1. I can't make out from the pic, is that label 38 or 38C ?

2. Here it says R38 is 12" thick, R38 C is 10-1/4". 2x8 = 7-1/4+ 3-1/2 = 10-3/4" minus 1" air space is 9-3/4", correct?

http://www.fibertekinsulation.com/products/big_batt_kraft.pdf

3. The insulation should be stapled so the bottom edge of flange is flush with bottom of rafter. It's already tight by 1/2", so anything less is not good (less air space).

Look over the ceiling for all insulation flanges flush.

4. The vapor retarder is already installed (kraft paper).

5. 1-1/2" holes 1-1/2" down, 4" apart times 3 is fine. Even if you notched higher, it would reduce the rafter down one size to a 2x6, which still spans 11'9" (no snow load) x 24" o.c. or 14'1" x 16"o.c. (no snow load)DF#2. (I would stay away from the roofing nails in the very top of rafter).

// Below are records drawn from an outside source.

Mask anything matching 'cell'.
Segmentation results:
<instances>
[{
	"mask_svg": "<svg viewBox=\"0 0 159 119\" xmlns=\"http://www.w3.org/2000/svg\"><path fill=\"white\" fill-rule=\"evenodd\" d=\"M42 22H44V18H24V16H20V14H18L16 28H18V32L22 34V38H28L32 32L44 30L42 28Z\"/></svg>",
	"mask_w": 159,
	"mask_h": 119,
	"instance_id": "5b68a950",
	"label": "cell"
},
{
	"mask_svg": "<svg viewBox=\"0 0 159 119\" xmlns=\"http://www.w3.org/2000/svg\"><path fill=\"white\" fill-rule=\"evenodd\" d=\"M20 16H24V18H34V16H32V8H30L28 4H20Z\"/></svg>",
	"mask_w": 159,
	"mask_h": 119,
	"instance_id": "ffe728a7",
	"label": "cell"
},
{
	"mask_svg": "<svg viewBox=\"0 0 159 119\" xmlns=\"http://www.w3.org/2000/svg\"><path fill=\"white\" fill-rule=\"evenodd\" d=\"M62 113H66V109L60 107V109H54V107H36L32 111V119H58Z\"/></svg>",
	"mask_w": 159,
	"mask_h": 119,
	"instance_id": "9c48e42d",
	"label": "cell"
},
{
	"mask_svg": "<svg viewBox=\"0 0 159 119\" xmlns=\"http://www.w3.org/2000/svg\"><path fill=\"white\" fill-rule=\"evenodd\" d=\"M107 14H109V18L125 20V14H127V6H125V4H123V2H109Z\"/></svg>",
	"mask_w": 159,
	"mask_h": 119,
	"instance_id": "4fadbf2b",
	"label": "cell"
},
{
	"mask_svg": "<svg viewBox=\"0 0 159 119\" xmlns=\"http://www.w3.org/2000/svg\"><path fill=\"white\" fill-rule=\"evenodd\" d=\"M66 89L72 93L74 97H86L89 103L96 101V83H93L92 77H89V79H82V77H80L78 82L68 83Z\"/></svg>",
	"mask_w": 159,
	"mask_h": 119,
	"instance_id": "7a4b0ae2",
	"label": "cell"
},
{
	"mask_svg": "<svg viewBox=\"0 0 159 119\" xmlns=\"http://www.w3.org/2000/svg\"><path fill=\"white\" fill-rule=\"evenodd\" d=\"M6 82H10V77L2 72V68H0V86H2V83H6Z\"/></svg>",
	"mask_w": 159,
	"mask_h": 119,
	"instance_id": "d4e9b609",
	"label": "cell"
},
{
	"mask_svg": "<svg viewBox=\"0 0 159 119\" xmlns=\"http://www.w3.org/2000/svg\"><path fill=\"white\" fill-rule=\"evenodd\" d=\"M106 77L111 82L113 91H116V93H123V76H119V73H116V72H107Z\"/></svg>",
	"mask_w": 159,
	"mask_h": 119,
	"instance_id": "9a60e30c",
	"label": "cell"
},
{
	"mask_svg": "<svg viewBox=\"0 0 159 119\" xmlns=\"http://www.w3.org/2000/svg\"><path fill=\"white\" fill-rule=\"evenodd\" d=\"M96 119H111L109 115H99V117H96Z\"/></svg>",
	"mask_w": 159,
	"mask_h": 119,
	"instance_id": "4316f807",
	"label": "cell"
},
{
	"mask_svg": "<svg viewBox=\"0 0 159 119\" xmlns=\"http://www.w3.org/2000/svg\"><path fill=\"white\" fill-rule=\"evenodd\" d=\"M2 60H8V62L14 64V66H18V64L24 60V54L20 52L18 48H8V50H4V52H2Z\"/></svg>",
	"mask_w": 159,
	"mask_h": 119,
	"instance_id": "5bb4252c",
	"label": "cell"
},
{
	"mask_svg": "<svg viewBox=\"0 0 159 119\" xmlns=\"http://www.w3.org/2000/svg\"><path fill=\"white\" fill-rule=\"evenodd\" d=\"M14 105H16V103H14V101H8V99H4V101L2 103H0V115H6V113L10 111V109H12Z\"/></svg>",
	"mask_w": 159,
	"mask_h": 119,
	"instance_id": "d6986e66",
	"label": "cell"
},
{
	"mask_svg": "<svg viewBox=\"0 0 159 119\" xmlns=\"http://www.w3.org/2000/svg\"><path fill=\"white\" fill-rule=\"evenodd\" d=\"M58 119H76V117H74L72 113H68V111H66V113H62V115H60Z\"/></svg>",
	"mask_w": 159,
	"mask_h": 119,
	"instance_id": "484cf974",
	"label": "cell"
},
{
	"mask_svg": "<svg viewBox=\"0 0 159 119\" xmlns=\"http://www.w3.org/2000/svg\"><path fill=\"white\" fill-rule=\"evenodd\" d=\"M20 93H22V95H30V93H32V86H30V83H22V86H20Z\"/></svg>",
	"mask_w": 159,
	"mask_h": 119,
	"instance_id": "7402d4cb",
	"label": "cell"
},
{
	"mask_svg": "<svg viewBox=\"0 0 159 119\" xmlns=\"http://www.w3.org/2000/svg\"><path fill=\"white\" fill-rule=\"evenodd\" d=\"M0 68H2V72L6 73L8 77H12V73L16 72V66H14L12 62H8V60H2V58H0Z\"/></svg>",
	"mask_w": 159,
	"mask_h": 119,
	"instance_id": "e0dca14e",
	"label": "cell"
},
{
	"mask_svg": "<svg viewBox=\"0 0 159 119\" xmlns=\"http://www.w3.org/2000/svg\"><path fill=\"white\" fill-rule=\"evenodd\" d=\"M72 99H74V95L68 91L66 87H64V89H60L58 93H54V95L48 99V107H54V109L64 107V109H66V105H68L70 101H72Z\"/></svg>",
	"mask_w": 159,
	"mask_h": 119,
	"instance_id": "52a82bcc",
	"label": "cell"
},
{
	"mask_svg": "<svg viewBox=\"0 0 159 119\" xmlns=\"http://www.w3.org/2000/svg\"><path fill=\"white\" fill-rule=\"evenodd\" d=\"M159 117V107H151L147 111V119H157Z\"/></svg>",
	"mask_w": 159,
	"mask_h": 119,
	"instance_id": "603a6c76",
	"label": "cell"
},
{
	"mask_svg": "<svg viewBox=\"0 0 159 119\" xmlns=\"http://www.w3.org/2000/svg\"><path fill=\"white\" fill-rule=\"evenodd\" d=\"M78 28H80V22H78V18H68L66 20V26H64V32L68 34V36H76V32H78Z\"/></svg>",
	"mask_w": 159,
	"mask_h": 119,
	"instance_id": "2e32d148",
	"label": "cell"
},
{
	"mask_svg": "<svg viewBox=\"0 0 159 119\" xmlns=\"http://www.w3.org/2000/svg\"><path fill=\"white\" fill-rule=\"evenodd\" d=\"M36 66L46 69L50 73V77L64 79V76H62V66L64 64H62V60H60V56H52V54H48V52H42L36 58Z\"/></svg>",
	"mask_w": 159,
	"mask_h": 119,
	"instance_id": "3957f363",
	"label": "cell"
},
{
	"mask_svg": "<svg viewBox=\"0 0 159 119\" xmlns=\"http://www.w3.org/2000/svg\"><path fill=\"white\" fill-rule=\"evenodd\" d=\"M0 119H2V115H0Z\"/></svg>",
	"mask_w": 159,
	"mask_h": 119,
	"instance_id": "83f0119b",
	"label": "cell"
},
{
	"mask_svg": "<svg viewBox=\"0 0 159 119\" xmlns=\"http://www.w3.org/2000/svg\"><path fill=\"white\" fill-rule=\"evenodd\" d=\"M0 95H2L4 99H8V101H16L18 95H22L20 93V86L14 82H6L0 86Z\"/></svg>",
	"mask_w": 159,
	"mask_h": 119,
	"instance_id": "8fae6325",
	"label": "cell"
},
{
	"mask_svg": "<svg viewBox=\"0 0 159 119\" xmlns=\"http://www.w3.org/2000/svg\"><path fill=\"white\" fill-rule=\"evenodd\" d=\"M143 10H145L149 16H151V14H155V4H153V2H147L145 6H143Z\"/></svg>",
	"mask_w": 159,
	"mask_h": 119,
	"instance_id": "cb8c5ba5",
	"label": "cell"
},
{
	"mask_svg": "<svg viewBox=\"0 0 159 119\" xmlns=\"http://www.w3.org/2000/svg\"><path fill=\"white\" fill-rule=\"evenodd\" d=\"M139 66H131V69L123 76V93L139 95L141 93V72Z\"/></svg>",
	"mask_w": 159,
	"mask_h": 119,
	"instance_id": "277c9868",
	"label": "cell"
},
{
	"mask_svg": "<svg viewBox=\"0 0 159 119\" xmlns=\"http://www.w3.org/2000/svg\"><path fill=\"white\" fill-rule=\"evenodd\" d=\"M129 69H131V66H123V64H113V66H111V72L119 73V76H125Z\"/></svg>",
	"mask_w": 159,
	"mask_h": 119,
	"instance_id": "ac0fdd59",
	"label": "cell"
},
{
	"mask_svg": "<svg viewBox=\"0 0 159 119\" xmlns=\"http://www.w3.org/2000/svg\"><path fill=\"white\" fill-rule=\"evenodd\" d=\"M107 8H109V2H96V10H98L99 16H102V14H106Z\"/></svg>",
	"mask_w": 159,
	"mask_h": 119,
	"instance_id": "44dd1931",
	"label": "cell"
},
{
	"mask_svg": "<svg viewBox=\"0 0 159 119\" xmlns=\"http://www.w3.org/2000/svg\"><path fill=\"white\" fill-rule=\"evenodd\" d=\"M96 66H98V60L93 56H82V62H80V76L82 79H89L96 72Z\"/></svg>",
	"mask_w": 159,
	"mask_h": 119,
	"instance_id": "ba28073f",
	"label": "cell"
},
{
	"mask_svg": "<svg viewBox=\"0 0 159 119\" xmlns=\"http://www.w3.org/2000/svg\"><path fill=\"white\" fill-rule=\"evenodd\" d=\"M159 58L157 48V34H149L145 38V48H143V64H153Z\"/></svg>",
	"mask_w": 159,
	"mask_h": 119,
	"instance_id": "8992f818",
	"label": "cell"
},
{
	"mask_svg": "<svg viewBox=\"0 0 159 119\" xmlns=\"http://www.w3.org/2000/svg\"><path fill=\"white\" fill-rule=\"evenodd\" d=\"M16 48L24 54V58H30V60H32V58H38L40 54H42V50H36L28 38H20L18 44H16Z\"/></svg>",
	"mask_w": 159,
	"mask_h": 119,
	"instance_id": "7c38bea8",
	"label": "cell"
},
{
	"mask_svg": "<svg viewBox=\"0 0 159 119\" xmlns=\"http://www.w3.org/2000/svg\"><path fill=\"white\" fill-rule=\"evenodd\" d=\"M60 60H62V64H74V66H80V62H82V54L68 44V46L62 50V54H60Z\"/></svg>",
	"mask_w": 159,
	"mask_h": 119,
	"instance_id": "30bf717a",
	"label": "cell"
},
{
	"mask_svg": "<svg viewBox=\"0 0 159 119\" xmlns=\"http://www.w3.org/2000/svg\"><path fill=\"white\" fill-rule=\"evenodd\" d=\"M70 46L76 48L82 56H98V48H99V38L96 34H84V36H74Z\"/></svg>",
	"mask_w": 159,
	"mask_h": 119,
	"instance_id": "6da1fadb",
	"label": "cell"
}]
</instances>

6. What R- rating on insulation? Be safe, G

hammerash
05-13-09, 09:24 PM
R38 not R38C. I guess it should have been R38C. what is difference and how can it be thinner yet still have same R rating? so I am really tight --2 1/4" less than the 12" batt using 1" as air space. so if I am going to drill 1 1/2" holes 1 1/2" from top, with the intention of having open communication between bays, my air space is then 3" ( 1.5 + 1.5 to bottom of holes) meaning I would be 4 1/4" short of the 12" batt. doesn't seem too good. And I don't have anything to keep insulation that far from roof deck since the baffles are only a little over an inch thick. Am I better of just not doing anything? or can anyone think of something.

GBR in WA
05-14-09, 12:18 PM
Contact the installer, ask him how this can work being the wrong application. Contact the manufacturer, ask him if the web site is current and tell him your joist depth.

You're losing 17% of the insulation value already, not counting the poor application where it is pushed up the joist space (compressed).